Als Bruce mit seiner Idee von einer neuen Band ernst machte, wechselten allerdings fast alle Musiker aus Williams Band zu ihm über. Im Falle von Van Zandt wundert das kaum, waren die beiden doch schon seit Langem eng befreundet. Aber dann zog es auch Gary Tallent in die Surfbrettfabrik und Sancious folgte ihm quasi auf dem Fuße. Williams blieb niedergeschlagen allein zurück und wunderte sich, was aus seiner Band geworden war. »Er hing in dieser Bar rum und grummelte immer wieder ›Motherfucker‹ vor sich hin«, so Tellone. »Wenn ihn jemand fragte, was er spiele, antwortete er standardmäßig: ›Die zweite Geige!‹« Tatsache war, dass nach Steel Mill alle wussten, welcher von beiden Bandleadern die besten Aussichten hatte, irgendwann zu den ganz Großen zu gehören. Als es also darum ging, neue Musiker anzuheuern, bekam Bruce im Winter 71 genau die, die er haben wollte.

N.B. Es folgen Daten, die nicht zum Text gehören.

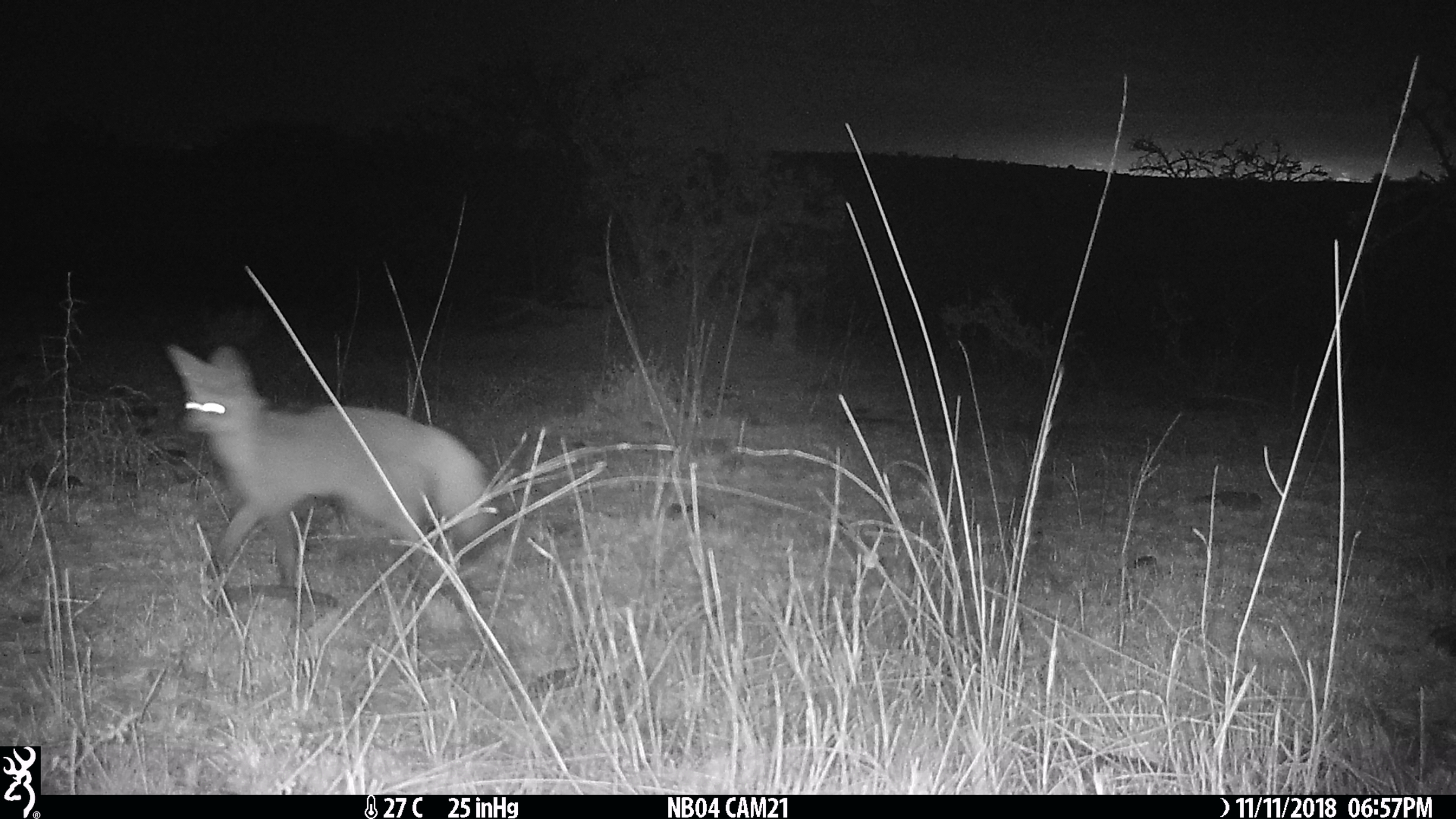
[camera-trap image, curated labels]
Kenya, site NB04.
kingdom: Animalia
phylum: Chordata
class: Mammalia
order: Carnivora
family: Canidae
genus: Otocyon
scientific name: Otocyon megalotis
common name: bat-eared fox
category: bateared fox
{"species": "bateared fox (bat-eared fox) (Otocyon megalotis)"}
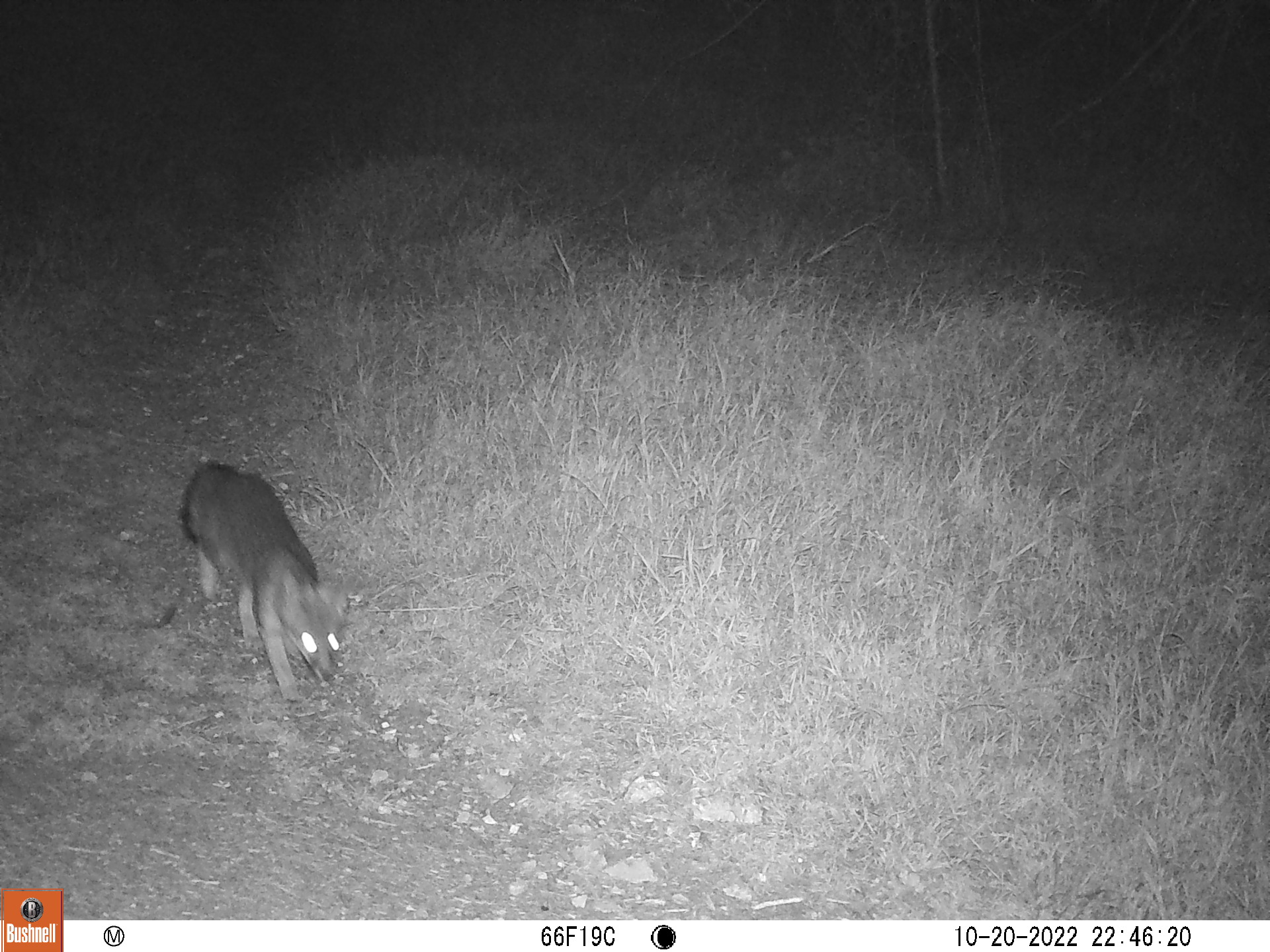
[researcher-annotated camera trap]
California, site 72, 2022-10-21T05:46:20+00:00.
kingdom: Animalia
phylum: Chordata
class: Mammalia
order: Carnivora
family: Canidae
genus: Urocyon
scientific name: Urocyon cinereoargenteus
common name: gray fox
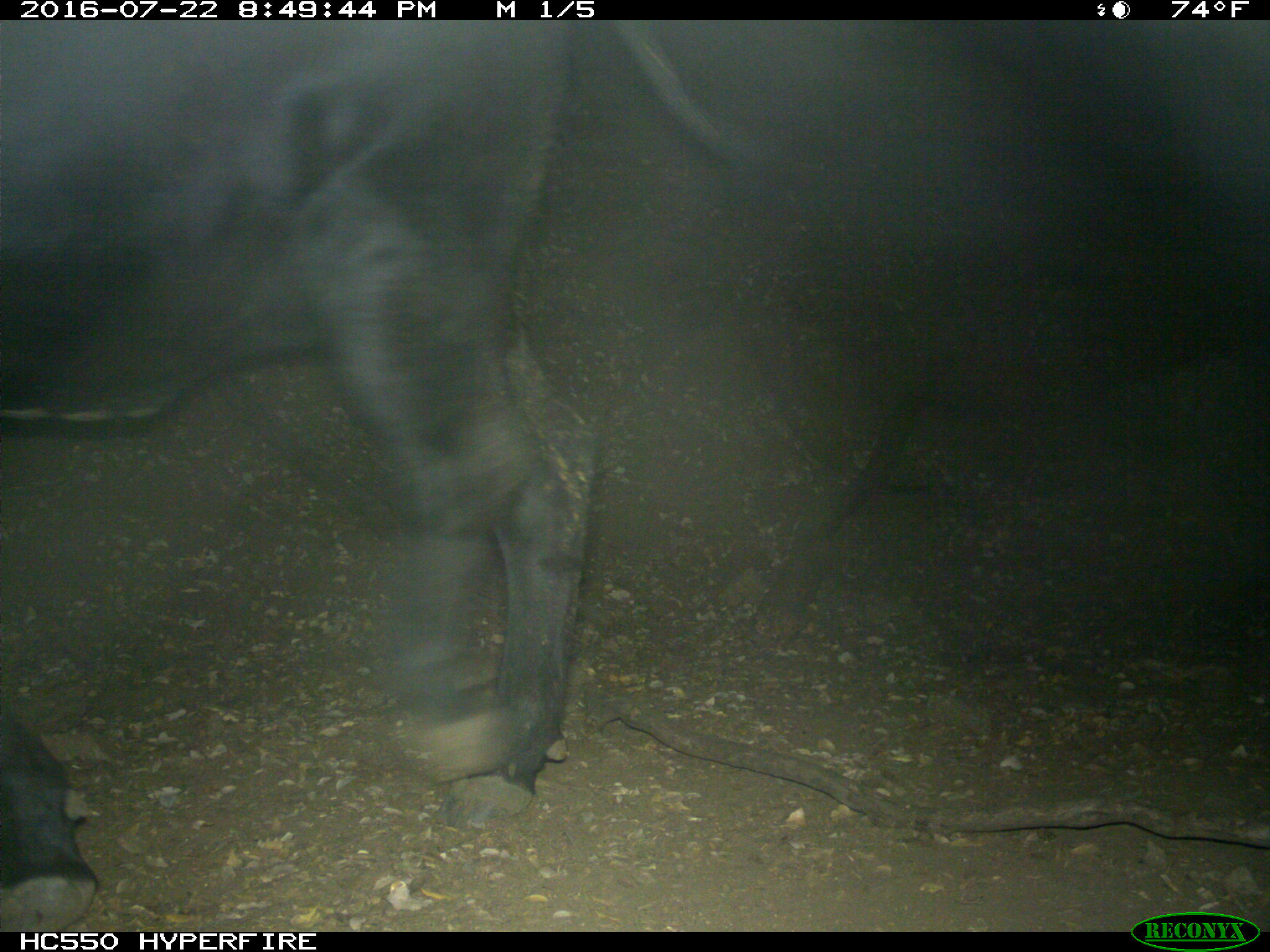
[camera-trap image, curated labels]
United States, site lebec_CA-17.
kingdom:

West suchte per Anzeige in der Asbury Park Press nach Sängerinnen und Bläsern. Kurz darauf standen etliche Interessenten Schlange, unter ihnen auch eine junge Highschool-Schülerin aus Deal mit flammend rotem Haar, die sich bereits in ein paar Bars hereingemogelt hatte, um mit Bands aus der Region zu singen. Bruce und West fanden die junge Patti Scialfa durchaus talentiert, erteilten ihr letztendlich aber dennoch eine Absage mit der Begründung, dass sie noch etwas älter werden und vielleicht erst mal die Highschool abschließen solle, bevor sie mit ihnen auf Tour gehen könne.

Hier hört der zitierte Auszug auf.